Set task >>
Repeat every line exactly, keeping the pictures out of the copy.

* Start Data for this task *

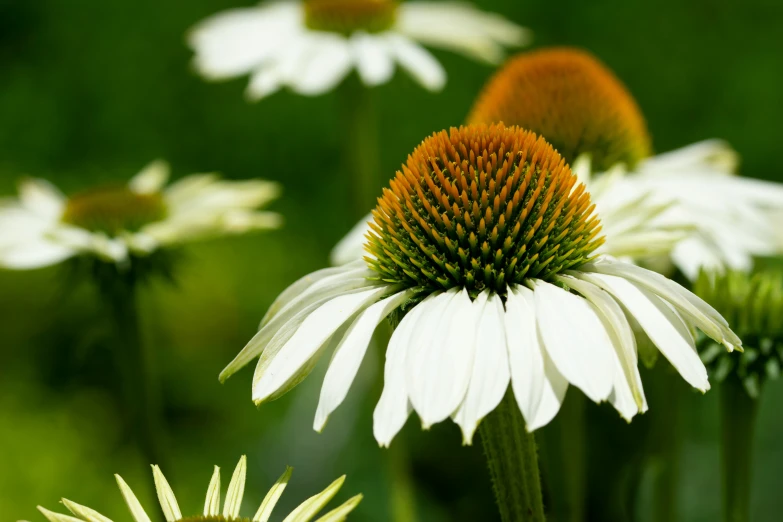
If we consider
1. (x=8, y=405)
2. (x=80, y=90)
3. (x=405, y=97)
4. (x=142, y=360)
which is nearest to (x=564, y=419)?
(x=142, y=360)

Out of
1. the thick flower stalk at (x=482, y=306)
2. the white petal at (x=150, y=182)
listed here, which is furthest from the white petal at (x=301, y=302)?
Answer: the white petal at (x=150, y=182)

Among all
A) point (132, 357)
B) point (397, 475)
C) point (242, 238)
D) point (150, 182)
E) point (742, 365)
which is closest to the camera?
point (742, 365)

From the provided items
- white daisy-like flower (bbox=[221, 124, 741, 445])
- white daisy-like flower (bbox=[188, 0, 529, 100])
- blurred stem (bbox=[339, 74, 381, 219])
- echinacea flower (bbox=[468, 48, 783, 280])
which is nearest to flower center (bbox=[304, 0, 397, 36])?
white daisy-like flower (bbox=[188, 0, 529, 100])

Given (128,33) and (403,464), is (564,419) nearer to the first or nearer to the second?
(403,464)

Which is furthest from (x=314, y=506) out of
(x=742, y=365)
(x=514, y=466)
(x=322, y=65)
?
(x=322, y=65)

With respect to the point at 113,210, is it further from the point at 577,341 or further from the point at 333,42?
the point at 577,341

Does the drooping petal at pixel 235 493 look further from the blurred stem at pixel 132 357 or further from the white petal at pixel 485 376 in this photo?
the blurred stem at pixel 132 357
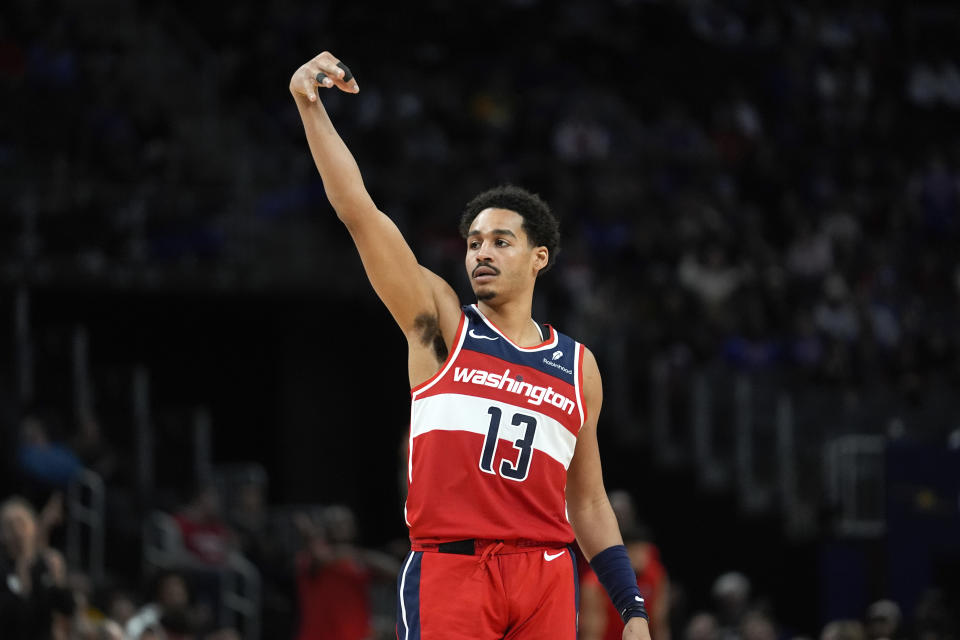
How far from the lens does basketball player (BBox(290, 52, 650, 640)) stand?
505 cm

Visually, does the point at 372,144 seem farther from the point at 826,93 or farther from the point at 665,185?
the point at 826,93

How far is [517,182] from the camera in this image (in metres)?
18.1

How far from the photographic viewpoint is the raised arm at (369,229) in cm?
505

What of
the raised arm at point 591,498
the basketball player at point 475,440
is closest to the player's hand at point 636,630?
the basketball player at point 475,440

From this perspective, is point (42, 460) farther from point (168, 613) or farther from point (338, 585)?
point (168, 613)

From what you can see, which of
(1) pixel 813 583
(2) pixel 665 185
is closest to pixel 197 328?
(2) pixel 665 185

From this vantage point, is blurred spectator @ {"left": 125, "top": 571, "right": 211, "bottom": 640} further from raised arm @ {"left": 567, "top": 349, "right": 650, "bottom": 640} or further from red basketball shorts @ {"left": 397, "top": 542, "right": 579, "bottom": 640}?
red basketball shorts @ {"left": 397, "top": 542, "right": 579, "bottom": 640}

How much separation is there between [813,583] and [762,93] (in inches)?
348

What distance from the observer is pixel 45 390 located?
47.1 feet

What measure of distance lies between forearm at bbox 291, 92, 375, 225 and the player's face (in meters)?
0.48

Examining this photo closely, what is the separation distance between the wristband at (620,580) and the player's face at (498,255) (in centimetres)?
100

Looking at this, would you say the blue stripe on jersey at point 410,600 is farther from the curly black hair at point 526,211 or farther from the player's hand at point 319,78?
the player's hand at point 319,78

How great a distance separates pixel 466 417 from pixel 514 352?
0.32m

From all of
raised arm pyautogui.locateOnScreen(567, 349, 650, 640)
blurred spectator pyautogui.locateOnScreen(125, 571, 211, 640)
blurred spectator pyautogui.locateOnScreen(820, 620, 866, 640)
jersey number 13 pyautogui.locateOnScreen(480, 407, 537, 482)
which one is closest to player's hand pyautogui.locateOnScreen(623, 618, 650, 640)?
raised arm pyautogui.locateOnScreen(567, 349, 650, 640)
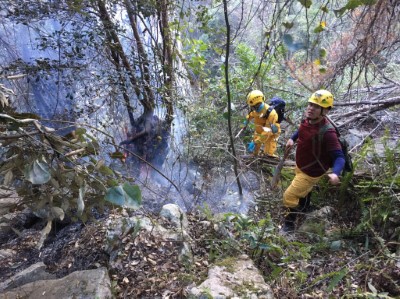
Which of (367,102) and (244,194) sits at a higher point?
(367,102)

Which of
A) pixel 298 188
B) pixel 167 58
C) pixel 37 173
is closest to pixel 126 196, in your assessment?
pixel 37 173

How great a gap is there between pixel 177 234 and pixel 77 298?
106 centimetres

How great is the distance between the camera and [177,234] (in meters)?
2.87

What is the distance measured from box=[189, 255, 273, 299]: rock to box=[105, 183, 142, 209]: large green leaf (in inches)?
42.5

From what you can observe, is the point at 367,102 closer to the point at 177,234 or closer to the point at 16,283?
the point at 177,234

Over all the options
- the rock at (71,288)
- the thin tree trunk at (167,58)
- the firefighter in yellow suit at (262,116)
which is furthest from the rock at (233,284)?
the thin tree trunk at (167,58)

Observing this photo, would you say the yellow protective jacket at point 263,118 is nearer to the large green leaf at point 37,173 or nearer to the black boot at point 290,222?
the black boot at point 290,222

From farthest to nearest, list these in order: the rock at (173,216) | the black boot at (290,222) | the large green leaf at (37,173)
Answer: the black boot at (290,222)
the rock at (173,216)
the large green leaf at (37,173)

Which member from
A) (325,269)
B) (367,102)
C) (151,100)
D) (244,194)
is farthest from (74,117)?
(367,102)

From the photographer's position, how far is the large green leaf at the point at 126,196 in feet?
3.98

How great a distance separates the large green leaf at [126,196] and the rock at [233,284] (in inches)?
42.5

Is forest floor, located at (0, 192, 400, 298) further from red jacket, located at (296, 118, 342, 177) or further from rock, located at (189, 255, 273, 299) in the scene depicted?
red jacket, located at (296, 118, 342, 177)

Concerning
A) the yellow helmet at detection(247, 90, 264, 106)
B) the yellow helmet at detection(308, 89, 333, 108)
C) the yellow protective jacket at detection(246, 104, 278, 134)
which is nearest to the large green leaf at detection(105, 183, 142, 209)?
the yellow helmet at detection(308, 89, 333, 108)

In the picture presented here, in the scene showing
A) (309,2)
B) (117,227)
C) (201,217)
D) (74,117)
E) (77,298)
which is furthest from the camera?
(74,117)
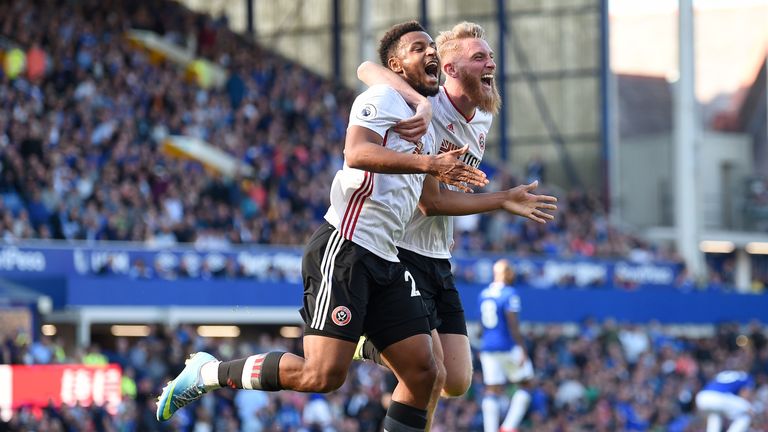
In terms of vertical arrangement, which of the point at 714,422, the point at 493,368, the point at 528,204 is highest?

* End Data for this task *

Exercise response >>
If we consider
1. (x=8, y=405)
2. (x=80, y=90)
3. (x=405, y=97)
4. (x=142, y=360)
which is nearest to (x=564, y=419)?
(x=142, y=360)

Out of
1. the thick flower stalk at (x=482, y=306)
2. the white petal at (x=150, y=182)
listed here, which is furthest from the white petal at (x=301, y=302)?
Answer: the white petal at (x=150, y=182)

Among all
A) point (132, 357)
B) point (397, 475)
C) point (242, 238)
D) point (150, 182)
E) point (742, 365)
which is closest to the camera?
point (742, 365)

From the provided items
- white daisy-like flower (bbox=[221, 124, 741, 445])
- white daisy-like flower (bbox=[188, 0, 529, 100])
- blurred stem (bbox=[339, 74, 381, 219])
- echinacea flower (bbox=[468, 48, 783, 280])
which is nearest to flower center (bbox=[304, 0, 397, 36])?
white daisy-like flower (bbox=[188, 0, 529, 100])

Given (128,33) and (403,464), is (564,419) nearer to the first or nearer to the second?
(403,464)

Which is furthest from (x=314, y=506) out of
(x=742, y=365)
(x=514, y=466)
(x=322, y=65)
?
(x=322, y=65)

With respect to the point at 113,210, is it further from the point at 577,341 or further from the point at 333,42?
the point at 577,341

Does the drooping petal at pixel 235 493 look further from the blurred stem at pixel 132 357 or further from the white petal at pixel 485 376 in this photo?
the blurred stem at pixel 132 357
How far from the lens does basketball player (BBox(290, 52, 650, 640)) stand?
505 cm

Visually, does the point at 372,144 seem farther from the point at 826,93 or farther from the point at 665,185?
the point at 826,93

How far is [517,182] from the camera in this image (in metres)?
18.1

How far from the photographic viewpoint is the raised arm at (369,229) in cm?
505

What of
the raised arm at point 591,498
the basketball player at point 475,440
is closest to the player's hand at point 636,630?
the basketball player at point 475,440

From this perspective, is point (42, 460) farther from point (168, 613) or farther from point (338, 585)?
point (168, 613)

From what you can see, which of
(1) pixel 813 583
(2) pixel 665 185
is closest to pixel 197 328?
(2) pixel 665 185

From this vantage point, is blurred spectator @ {"left": 125, "top": 571, "right": 211, "bottom": 640} further from raised arm @ {"left": 567, "top": 349, "right": 650, "bottom": 640} or further from red basketball shorts @ {"left": 397, "top": 542, "right": 579, "bottom": 640}?
red basketball shorts @ {"left": 397, "top": 542, "right": 579, "bottom": 640}

How much separation is there between [813,583] and [762,93] (in inches)?
348

What distance from the observer is pixel 45 390 located?
47.1 feet

What measure of distance lies between forearm at bbox 291, 92, 375, 225 and the player's face (in meters)?
0.48

Examining this photo closely, what is the separation distance between the wristband at (620,580) and the player's face at (498,255) (in centimetres)?
100

Looking at this, would you say the blue stripe on jersey at point 410,600 is farther from the curly black hair at point 526,211 or farther from the player's hand at point 319,78?
the player's hand at point 319,78

How great a distance separates pixel 466 417 from pixel 514 352?
0.32m

From all of
raised arm pyautogui.locateOnScreen(567, 349, 650, 640)
blurred spectator pyautogui.locateOnScreen(125, 571, 211, 640)
blurred spectator pyautogui.locateOnScreen(820, 620, 866, 640)
jersey number 13 pyautogui.locateOnScreen(480, 407, 537, 482)
which one is closest to player's hand pyautogui.locateOnScreen(623, 618, 650, 640)?
raised arm pyautogui.locateOnScreen(567, 349, 650, 640)
Which of (367,102) and (244,194) sits at a higher point?
(367,102)

Which of
A) pixel 298 188
B) pixel 167 58
C) pixel 37 173
is closest to pixel 126 196, in your assessment?
pixel 37 173

How great a gap is there between pixel 177 234 and pixel 77 298?
106 centimetres

How great is the distance between the camera and [177,234] (in meters)?
2.87

What is the distance measured from box=[189, 255, 273, 299]: rock to box=[105, 183, 142, 209]: large green leaf (in inches)?
42.5

From what you can observe, is the point at 367,102 closer to the point at 177,234 or closer to the point at 16,283?
the point at 177,234

Over all the options
- the rock at (71,288)
- the thin tree trunk at (167,58)
- the firefighter in yellow suit at (262,116)
which is furthest from the rock at (233,284)?
the thin tree trunk at (167,58)

Observing this photo, would you say the yellow protective jacket at point 263,118 is nearer to the large green leaf at point 37,173 or nearer to the black boot at point 290,222?
the black boot at point 290,222

From farthest to nearest, list these in order: the rock at (173,216) | the black boot at (290,222) | the large green leaf at (37,173)
Answer: the black boot at (290,222)
the rock at (173,216)
the large green leaf at (37,173)

Which member from
A) (325,269)
B) (367,102)
C) (151,100)
D) (244,194)
is farthest from (74,117)?
(367,102)

From the photographer's position, how far is the large green leaf at the point at 126,196 in feet?
3.98

How great a distance separates the large green leaf at [126,196] and the rock at [233,284] (in inches)?
42.5

Is forest floor, located at (0, 192, 400, 298) further from red jacket, located at (296, 118, 342, 177) or further from rock, located at (189, 255, 273, 299) in the scene depicted?
red jacket, located at (296, 118, 342, 177)

Concerning
A) the yellow helmet at detection(247, 90, 264, 106)
B) the yellow helmet at detection(308, 89, 333, 108)
C) the yellow protective jacket at detection(246, 104, 278, 134)
which is nearest to the large green leaf at detection(105, 183, 142, 209)?
the yellow helmet at detection(308, 89, 333, 108)

In the picture presented here, in the scene showing
A) (309,2)
B) (117,227)
C) (201,217)
D) (74,117)
E) (77,298)
which is furthest from the camera?
(74,117)
In terms of vertical arrangement, which of the point at 714,422, the point at 493,368, the point at 528,204 is highest?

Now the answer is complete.